Step back a minute, your 3 phase will be brought to your site on a metering/switching panel, this is a valid point to check the phase presence and raise an alarm if one goes low or missing - so you can phone up your supplier and complain. After this main distribution board there will be sub boards until you get down to a piece of equipment or a motor.
The way to measure if all the phases are present at the actual motor is to measure the currents, this is what the motor overloads do. basically the motor currennt goes through a heater/phase. if the heaters get to hot they mechanically break the supply to a contactor feeding the motor, by operating a microswitch. These are pretty unreliable, certainly less reliable the the motor they mean't to be protecting. A more modern system is to embed thermistors within the motor windings which change their resistance if the motor gets hot and an electronic unit trips the feeding contactor. Unforunately the embedded thermistor are subject to undue mechanical stress and also tend to fail.

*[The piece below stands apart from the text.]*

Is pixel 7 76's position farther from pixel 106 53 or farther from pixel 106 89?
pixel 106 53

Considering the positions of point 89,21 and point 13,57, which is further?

So you can check the phases by voltage at the input to the board, but not at a motor, you use current. if your kit is non motor, i.e. heaters,power supplies then you can use voltage right at the kit, because there is nothing that going to generate any voltage.
if you pass all the motor leads through a current transformer, there will be no output from it when all phase are there and balanced. There will be an output if a phase goes missing. An ultra sensitive detector would be a three phase RCD. These trip the supply if the phase currents are outof balance by a small amount. For protecting people, this is 30mA, if its to protect the equiment, you can get 100 and 500 mA trip range and the internal switch and wiring is rated for, 60, 100. . . Amps. These might trip if one phase goes a bit low, if you are dealing with a huge motor that is running at , say 50 A/phase, then a unbalance of 1% in the phase voltage would cause the switch to open.